What the task requires: Retype each entry below exactly as it stands.

(Stored entries)

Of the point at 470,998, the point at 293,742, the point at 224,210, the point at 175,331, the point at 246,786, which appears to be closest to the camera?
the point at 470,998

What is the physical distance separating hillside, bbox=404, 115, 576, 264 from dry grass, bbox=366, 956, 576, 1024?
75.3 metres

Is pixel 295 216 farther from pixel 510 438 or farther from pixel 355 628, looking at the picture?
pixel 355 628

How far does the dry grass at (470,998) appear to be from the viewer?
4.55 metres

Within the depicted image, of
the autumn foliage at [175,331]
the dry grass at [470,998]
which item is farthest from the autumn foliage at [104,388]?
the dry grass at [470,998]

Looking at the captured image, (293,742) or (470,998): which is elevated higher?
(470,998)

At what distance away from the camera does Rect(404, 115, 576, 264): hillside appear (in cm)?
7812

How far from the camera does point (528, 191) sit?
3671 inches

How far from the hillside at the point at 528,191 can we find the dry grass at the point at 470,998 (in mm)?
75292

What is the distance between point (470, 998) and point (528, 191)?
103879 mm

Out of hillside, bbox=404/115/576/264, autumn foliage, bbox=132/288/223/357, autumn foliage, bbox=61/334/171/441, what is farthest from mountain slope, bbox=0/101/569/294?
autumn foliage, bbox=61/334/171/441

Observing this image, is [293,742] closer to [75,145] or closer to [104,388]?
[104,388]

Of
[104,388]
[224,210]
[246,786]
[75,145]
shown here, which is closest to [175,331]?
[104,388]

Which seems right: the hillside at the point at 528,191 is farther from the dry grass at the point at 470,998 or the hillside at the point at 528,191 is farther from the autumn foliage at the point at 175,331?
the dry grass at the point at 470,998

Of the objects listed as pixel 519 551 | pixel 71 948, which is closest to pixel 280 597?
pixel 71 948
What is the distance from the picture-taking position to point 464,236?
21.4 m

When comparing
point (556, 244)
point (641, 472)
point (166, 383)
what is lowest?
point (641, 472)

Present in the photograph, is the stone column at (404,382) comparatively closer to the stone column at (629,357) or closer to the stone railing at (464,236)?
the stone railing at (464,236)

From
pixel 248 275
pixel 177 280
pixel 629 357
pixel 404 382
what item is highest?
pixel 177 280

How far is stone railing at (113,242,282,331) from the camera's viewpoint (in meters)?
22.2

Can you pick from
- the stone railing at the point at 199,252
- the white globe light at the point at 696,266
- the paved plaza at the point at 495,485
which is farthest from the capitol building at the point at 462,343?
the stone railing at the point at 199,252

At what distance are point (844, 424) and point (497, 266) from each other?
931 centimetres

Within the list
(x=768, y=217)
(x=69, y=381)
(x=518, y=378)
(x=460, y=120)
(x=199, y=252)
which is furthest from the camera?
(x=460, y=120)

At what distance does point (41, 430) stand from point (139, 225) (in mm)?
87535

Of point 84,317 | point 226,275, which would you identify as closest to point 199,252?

Response to this exercise:
Of the point at 470,998, the point at 293,742, the point at 224,210, the point at 175,331, the point at 246,786, which appears to be closest to the camera?
the point at 470,998

What is the physical distance separating hillside, bbox=404, 115, 576, 264 from dry grass, bbox=366, 956, 576, 1024?
75.3 metres

Is pixel 295 216 farther from pixel 510 438 or farther from pixel 355 628, looking at the picture?
pixel 355 628

How far does the dry grass at (470,998) appear to be from the viewer?
4.55 metres

Within the depicted image, of
the autumn foliage at [175,331]
the dry grass at [470,998]
which item is farthest from the autumn foliage at [104,388]?
the dry grass at [470,998]

Looking at the captured image, (293,742) or (470,998): which is elevated higher?
(470,998)

At what distance away from the camera does Rect(404, 115, 576, 264): hillside appear (in cm)?
7812

How far from the camera does point (528, 191) sit?
3671 inches

How far from the hillside at the point at 528,191 can we find the dry grass at the point at 470,998 (in mm)?
75292

What is the distance between point (470, 998) and point (528, 191)?
103879 mm

Out of hillside, bbox=404/115/576/264, autumn foliage, bbox=132/288/223/357, autumn foliage, bbox=61/334/171/441, what is farthest from mountain slope, bbox=0/101/569/294?
autumn foliage, bbox=61/334/171/441

Observing this image, is [293,742] closer to [75,145] or closer to [104,388]?
[104,388]

Of
[104,388]
[224,210]
[246,786]
[75,145]
shown here, which is closest to [175,331]?
[104,388]

Which seems right: the hillside at the point at 528,191 is farther from the dry grass at the point at 470,998 or the hillside at the point at 528,191 is farther from the autumn foliage at the point at 175,331?
the dry grass at the point at 470,998

Of the objects listed as pixel 519 551 | pixel 71 948, which is closest to pixel 280 597?
pixel 71 948
What is the distance from the picture-taking position to point 464,236?
21.4 m

When comparing
point (556, 244)
point (641, 472)
point (166, 383)
what is lowest?
point (641, 472)

Present in the photograph, is the stone column at (404,382) comparatively closer to the stone column at (629,357) or closer to the stone railing at (464,236)?
the stone railing at (464,236)

From
pixel 248 275
pixel 177 280
pixel 629 357
pixel 404 382
what item is highest?
pixel 177 280

How far is stone railing at (113,242,282,331) from the camera's viewpoint (in meters)?
22.2

Can you pick from
- the stone railing at the point at 199,252
- the white globe light at the point at 696,266
- the paved plaza at the point at 495,485
which is farthest from the capitol building at the point at 462,343?
the stone railing at the point at 199,252

At what distance are point (844, 424) and point (497, 266) from each other?
931 centimetres

Within the list
(x=768, y=217)
(x=69, y=381)
(x=518, y=378)
(x=460, y=120)
(x=199, y=252)
which is furthest from the camera?
(x=460, y=120)

At what distance does point (41, 430) stand from point (139, 225) (in mm)?
87535

Of point 84,317 | point 226,275, which would you identify as closest to point 199,252?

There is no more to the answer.